Hitachi Vantara: No. The collapse of skillsets is contributing to the cloud security challenges business face today.

Cloud-native skillset requires strong infrastructure, security, networking, and application development experience. The DevSecOps approach that we offer in our framework takes a holistic engineer-led approach to optimize all these processes and technologies.

It’s a build-and-operate approach. It basically enables us to build security into the cloud environment as part of the design. We continuously monitor for security and compliance issues. It’s integrated into the software development lifecycle, the SDLC, not as an afterthought but from the design, build, and release stages all the way to production.

So, rather than treat security as an afterthought, we make it an integral part of the cloud environment design process. That mitigates many security issues from the start.

We also do the visibility and security management through our cloud security platform. We have a multi-level defense approach. We call this our 5C approach because we are ensuring the security of the enterprise across cloud, clusters, containers, consumer data, and the code.

RTInsights: Any final thoughts?

Hitachi Vantara: Unlike the traditional data center that only had to protect the perimeter with firewalls, the cloud is layered, and it has a big attack surface. It has no perimeter. Our DevSecOps approach helps protect that environment.

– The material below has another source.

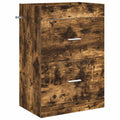Badunterschrank Geräucherte Eiche 56 x 37,5 x 81 cm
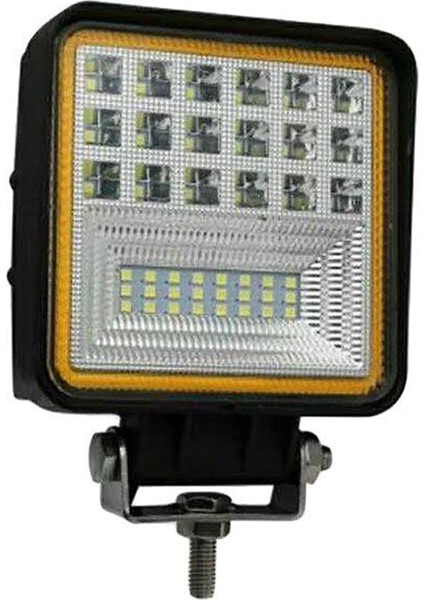 Adet Araba LED Işık Çubuğu 4 Inç 6000K 126W LED Sürüş Çalışma Işığı Lambası Far Off Road Kamyon Suv Atv Tekne Için, 28MM (Yurt Dışından)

What’s needed to mitigate cloud security challenges is to have good visibility into your environment so that you can identify security gaps and misconfiguration. Then you can manage them through our five C’s approach and do regulatory compliance management, as well. We provide tools for that.

Then finally, there is the automation aspect to all of this. We have the Hitachi cloud acceleration operations platform, which allows you to do this automation and allows customers to automate this integrated approach as a scale-up in our DevSecOps teams.

In that way, DevSecOps teams use their engineering expertise to create these automation bots that constantly are looking for and remediating many of the issues when they come up. Those are the best practices we use to address today’s cloud security threats.